Another important contribution is the model's ability to handle class imbalance, a prevalent issue in sleep staging. The N1 stage presents unique challenges due to subtle EEG features, with traditional models often underperforming.^{20,36,39,46,51} KANSleepNet achieved F1-scores of 53.2% (SleepEDF-78) and 57.4% (ISRUC-S1) for N1 classification. These results demonstrate significant improvement over baseline approaches. This improvement can be attributed to the use of a weighted cross-entropy loss function, which compensates for the imbalance by assigning higher weights to underrepresented classes. These findings demonstrate that addressing class imbalance is critical for achieving balanced performance across all sleep stages. While this may hold potential relevance in clinical contexts, further validation is required to confirm its utility for early detection of sleep disorders.

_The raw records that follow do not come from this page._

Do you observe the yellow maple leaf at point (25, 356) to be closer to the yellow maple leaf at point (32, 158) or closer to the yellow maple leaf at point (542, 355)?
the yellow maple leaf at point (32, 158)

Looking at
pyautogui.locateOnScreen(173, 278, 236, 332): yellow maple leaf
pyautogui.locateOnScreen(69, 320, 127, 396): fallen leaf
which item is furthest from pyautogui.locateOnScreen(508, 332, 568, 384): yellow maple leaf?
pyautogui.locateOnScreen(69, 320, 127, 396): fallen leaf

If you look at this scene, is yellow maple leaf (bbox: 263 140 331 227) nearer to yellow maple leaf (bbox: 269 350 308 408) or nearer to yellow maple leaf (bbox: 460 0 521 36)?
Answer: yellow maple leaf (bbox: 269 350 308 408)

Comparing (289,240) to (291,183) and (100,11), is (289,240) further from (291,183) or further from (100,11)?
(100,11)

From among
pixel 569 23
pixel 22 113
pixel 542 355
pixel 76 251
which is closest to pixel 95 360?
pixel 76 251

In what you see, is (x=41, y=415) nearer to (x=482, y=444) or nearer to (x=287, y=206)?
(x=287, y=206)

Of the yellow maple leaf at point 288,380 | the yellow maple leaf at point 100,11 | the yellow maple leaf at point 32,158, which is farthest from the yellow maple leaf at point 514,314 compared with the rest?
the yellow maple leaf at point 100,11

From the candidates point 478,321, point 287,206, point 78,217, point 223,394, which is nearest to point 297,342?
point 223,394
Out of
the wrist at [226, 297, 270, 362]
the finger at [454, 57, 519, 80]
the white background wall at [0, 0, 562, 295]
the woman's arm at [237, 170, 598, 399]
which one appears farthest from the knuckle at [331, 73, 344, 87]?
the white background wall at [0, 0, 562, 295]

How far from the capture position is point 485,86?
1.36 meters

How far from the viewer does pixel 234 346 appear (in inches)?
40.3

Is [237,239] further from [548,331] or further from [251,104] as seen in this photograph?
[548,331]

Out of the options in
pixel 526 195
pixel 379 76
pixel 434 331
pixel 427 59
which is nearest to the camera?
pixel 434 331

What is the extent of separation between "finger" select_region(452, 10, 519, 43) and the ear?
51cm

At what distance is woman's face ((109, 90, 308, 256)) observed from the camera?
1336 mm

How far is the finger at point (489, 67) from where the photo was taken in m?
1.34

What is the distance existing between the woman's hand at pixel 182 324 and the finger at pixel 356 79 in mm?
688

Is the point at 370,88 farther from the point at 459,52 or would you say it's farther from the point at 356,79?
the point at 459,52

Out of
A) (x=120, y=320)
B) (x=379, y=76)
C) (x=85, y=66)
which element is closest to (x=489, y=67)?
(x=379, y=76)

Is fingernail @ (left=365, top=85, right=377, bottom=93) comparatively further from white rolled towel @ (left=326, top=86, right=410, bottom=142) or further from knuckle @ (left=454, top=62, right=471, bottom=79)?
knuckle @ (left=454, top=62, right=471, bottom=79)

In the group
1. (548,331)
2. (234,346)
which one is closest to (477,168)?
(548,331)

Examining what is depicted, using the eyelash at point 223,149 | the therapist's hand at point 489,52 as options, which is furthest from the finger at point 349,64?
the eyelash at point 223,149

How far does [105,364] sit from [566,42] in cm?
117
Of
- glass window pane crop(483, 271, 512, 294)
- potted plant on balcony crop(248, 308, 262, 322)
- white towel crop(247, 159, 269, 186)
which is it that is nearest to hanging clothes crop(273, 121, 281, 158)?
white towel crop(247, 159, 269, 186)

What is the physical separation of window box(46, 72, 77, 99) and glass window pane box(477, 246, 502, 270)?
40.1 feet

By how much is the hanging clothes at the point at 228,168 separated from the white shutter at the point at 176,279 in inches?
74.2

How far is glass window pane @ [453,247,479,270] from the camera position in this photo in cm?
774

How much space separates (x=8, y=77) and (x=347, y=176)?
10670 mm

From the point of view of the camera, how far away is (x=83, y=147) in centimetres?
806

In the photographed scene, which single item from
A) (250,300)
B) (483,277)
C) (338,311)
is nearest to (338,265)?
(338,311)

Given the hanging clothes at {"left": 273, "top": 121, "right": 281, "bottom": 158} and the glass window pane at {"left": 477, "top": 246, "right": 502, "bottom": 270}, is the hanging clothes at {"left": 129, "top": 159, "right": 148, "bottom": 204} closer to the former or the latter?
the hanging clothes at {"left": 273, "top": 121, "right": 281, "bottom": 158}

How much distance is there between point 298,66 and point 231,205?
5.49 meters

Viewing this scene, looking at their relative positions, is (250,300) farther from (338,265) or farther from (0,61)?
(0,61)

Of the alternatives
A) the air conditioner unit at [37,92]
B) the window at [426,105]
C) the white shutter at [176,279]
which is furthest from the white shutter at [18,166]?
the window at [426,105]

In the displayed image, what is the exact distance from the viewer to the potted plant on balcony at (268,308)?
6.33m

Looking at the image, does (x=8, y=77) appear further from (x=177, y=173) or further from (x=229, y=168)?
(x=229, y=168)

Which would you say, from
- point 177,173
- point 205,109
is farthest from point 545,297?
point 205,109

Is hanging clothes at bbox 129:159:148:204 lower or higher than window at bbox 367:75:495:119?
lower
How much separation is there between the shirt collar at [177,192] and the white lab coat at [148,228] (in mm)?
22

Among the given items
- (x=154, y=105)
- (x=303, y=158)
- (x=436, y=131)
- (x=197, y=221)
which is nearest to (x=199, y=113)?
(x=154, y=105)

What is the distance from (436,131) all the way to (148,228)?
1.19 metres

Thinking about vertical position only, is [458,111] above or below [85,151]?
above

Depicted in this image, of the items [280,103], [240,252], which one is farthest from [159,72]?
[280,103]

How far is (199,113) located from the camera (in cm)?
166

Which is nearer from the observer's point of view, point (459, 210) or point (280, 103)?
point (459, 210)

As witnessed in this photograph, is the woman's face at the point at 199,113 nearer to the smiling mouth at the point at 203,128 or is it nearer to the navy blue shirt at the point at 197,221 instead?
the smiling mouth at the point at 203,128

Furthermore, this study explored the impact of varying the number of ConvKAN blocks on model performance. The results indicate that four ConvKAN blocks yield the best trade-off between model complexity and performance. Adding more ConvKAN blocks did not lead to significant improvements, suggesting that overparameterization may introduce redundancy and increase the risk of overfitting. This observation aligns with existing findings in deep learning,⁵² where excessively deep architectures may not always translate to better performance, particularly when dealing with limited datasets.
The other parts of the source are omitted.